Background Foot and ankle problems are common but often neglected in Rheumatology patients. We developed a self-administered, rapid screening questionnaire with unique feature of diagrams for patients to indicate their problems visually. There are ten questions which include domains of symptoms, function, disability, work, footwear and surgery. We further simplified the language (SMOG reading age <11), and added a patient global assessment 100mm VAS to allow patients to express symptom severity.
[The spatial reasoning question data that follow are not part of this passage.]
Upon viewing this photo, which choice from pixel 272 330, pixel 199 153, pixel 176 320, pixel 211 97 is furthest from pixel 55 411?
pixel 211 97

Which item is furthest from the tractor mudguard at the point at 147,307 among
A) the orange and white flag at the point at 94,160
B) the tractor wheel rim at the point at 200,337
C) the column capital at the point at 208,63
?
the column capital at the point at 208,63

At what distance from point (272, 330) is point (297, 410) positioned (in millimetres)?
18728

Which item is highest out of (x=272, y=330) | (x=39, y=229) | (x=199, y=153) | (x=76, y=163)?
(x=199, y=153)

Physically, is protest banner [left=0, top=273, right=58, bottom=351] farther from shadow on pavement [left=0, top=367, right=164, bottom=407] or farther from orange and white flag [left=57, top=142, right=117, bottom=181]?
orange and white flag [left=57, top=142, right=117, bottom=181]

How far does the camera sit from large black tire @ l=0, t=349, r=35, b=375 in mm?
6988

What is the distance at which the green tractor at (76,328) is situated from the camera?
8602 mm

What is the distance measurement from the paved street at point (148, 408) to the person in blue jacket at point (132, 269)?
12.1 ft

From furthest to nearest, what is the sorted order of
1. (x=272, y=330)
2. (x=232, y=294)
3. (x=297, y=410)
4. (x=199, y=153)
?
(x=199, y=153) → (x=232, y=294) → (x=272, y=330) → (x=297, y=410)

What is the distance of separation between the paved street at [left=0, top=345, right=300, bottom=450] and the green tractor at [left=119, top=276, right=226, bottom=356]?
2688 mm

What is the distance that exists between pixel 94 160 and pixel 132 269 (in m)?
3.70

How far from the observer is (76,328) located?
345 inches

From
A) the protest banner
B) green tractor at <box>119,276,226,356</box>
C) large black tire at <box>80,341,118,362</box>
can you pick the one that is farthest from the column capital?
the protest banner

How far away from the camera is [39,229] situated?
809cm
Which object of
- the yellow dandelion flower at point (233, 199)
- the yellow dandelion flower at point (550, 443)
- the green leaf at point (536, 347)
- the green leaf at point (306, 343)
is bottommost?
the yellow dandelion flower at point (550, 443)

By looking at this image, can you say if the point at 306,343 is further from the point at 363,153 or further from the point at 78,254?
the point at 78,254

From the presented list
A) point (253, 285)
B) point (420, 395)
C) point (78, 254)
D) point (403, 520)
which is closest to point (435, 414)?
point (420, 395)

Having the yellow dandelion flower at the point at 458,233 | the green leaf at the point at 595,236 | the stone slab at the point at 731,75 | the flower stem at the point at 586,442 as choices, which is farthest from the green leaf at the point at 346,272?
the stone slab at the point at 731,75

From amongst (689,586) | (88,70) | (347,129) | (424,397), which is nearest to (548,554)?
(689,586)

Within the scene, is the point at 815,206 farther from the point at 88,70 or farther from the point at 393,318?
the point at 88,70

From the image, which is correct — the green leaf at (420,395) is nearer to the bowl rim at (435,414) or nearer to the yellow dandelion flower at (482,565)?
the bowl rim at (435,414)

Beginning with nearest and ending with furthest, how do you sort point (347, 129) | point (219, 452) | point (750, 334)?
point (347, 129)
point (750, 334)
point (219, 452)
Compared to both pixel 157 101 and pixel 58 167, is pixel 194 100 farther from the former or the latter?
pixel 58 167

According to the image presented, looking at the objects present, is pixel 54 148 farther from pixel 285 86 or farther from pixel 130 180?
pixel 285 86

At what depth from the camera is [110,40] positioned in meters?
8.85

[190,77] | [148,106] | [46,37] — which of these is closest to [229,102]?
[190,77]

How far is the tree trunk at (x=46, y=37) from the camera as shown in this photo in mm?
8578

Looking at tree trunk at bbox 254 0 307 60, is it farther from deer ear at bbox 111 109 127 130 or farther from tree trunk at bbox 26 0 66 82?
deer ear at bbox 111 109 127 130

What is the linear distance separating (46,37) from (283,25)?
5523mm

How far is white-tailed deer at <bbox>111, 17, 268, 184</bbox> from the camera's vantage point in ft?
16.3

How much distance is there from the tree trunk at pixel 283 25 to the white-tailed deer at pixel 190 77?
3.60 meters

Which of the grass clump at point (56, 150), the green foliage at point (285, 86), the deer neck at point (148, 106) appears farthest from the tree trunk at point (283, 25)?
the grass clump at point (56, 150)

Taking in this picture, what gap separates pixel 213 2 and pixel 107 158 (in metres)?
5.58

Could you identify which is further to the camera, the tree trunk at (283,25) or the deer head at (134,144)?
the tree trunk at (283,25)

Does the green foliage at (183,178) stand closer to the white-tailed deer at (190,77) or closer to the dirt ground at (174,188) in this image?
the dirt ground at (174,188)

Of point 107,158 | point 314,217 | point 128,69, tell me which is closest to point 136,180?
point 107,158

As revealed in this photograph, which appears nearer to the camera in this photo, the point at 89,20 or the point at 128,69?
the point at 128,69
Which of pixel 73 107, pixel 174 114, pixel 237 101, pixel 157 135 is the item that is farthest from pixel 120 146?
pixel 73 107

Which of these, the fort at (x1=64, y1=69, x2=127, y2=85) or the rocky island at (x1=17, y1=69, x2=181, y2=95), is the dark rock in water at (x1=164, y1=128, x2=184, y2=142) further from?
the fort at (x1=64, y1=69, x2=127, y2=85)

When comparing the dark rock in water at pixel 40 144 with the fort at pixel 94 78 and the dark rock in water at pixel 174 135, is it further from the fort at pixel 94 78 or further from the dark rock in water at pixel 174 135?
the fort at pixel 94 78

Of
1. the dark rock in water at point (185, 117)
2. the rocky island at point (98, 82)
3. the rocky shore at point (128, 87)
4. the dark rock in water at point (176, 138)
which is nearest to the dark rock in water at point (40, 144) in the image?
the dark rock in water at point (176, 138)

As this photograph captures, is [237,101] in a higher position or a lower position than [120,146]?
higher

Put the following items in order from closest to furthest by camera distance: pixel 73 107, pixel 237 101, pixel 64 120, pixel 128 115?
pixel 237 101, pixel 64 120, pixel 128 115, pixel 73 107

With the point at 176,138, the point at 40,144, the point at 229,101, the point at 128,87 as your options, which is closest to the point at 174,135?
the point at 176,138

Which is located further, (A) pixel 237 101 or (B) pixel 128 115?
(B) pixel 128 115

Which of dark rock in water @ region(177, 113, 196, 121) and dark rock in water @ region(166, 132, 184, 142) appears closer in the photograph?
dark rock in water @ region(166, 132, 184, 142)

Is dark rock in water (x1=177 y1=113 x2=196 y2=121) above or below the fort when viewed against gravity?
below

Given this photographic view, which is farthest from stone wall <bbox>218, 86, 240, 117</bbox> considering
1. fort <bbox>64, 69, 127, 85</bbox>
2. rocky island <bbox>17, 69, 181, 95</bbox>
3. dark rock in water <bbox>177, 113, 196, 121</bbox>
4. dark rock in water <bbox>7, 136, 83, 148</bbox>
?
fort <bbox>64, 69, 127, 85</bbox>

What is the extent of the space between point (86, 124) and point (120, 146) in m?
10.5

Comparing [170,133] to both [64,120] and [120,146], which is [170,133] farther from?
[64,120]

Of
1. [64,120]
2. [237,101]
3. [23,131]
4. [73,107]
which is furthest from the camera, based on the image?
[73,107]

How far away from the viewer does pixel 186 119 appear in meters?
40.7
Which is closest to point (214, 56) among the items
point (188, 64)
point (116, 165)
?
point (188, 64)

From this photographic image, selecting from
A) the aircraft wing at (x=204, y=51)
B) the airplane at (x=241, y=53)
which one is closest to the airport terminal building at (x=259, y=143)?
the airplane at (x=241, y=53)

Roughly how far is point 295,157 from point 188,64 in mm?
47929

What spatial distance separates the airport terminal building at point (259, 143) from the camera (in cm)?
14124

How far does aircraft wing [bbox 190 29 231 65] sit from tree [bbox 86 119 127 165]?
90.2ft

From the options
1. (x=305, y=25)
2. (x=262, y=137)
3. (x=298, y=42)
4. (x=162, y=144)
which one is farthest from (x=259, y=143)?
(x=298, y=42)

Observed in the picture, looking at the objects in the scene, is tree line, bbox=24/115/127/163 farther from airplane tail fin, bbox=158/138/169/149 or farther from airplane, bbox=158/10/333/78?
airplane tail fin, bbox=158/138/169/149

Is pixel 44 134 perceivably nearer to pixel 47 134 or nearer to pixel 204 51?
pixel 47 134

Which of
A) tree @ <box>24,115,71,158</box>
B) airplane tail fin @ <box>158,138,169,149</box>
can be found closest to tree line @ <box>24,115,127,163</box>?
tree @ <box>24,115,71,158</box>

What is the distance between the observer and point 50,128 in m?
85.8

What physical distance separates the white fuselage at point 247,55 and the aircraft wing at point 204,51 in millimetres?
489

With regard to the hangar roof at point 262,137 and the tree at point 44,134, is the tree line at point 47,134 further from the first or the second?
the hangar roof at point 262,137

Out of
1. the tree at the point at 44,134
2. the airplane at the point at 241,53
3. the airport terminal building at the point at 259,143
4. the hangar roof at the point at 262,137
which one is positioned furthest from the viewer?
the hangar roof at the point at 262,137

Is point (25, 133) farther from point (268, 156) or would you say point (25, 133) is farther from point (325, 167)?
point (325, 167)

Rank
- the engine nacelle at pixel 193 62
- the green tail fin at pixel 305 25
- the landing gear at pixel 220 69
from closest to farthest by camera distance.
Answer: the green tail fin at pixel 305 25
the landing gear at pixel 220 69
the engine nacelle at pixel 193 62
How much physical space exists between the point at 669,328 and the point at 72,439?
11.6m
Objectives Our objective was to assess the usability of the modified Swindon Foot and Ankle Questionnaire (SFAQ) in different rheumatology units where foot screening questionnaires are not routinely used.
Methods 234 patients from 3 rheumatology centres (Swindon n=86, Truro n=87, Basingstoke n=61) were invited to complete the SFAQ prior to outpatient consultation. We recorded their rheumatological diagnosis, SFAQ score (0 to 10), VAS score (0 to 100) and recorded if they had used the foot diagrams.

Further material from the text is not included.